→ **RECORDS PROVIDED**
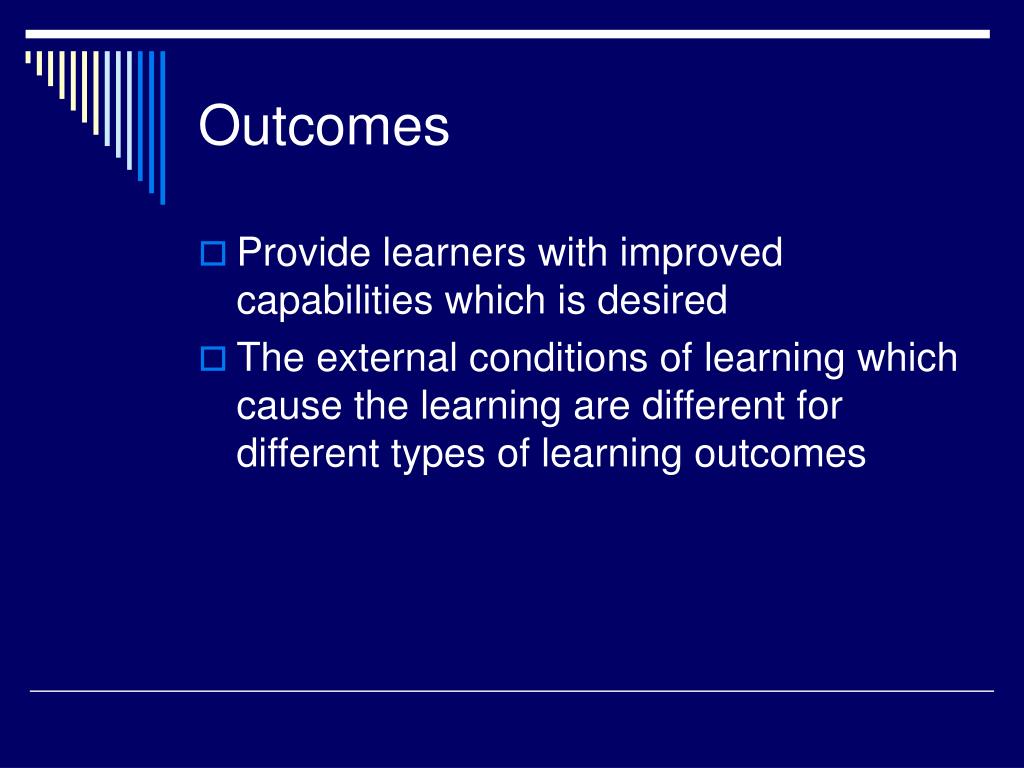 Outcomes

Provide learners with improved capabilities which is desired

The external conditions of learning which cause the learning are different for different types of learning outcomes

* * *

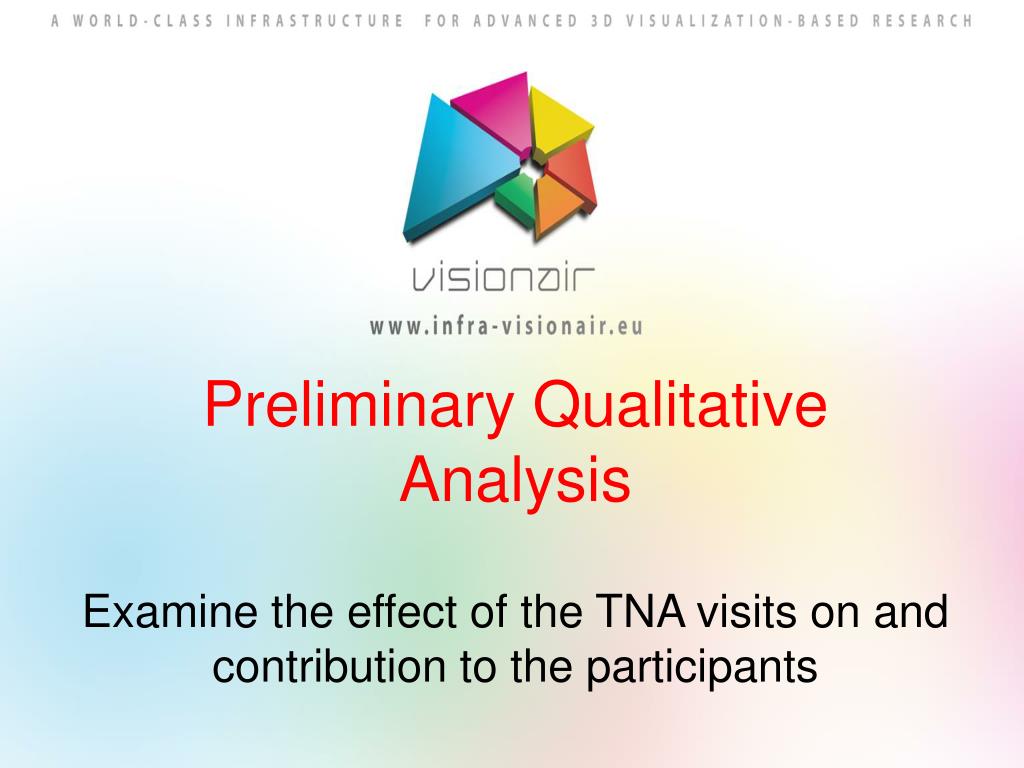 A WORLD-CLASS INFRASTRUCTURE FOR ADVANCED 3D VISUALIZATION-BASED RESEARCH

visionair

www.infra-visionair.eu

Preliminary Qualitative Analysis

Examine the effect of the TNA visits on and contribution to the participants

...

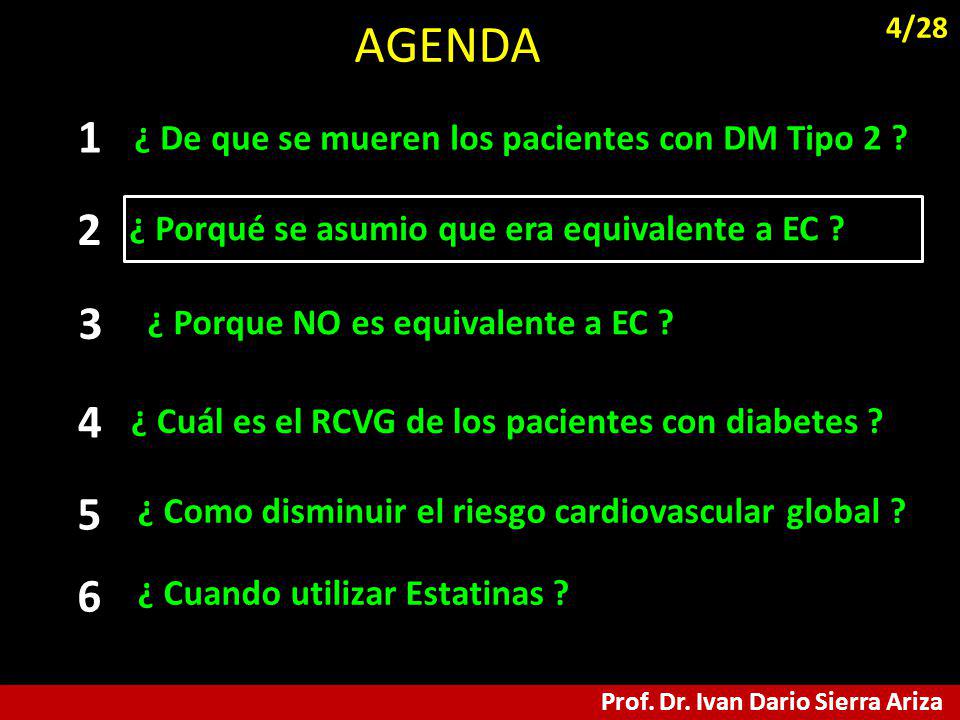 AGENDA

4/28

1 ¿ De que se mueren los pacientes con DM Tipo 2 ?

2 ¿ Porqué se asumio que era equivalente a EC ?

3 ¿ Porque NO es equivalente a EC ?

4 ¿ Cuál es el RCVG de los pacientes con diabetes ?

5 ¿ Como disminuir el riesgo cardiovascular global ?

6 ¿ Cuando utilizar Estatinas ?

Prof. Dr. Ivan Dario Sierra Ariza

→ **TRY IT**
From the entries above, write out only the lines starting at the line that holds "1 ¿ De que se" and ending at the line that holds "Prof. Dr. Ivan Dario Sierra Ariza", keeping both and matching them exactly.

→ **RESULT**
1 ¿ De que se mueren los pacientes con DM Tipo 2 ?

2 ¿ Porqué se asumio que era equivalente a EC ?

3 ¿ Porque NO es equivalente a EC ?

4 ¿ Cuál es el RCVG de los pacientes con diabetes ?

5 ¿ Como disminuir el riesgo cardiovascular global ?

6 ¿ Cuando utilizar Estatinas ?

Prof. Dr. Ivan Dario Sierra Ariza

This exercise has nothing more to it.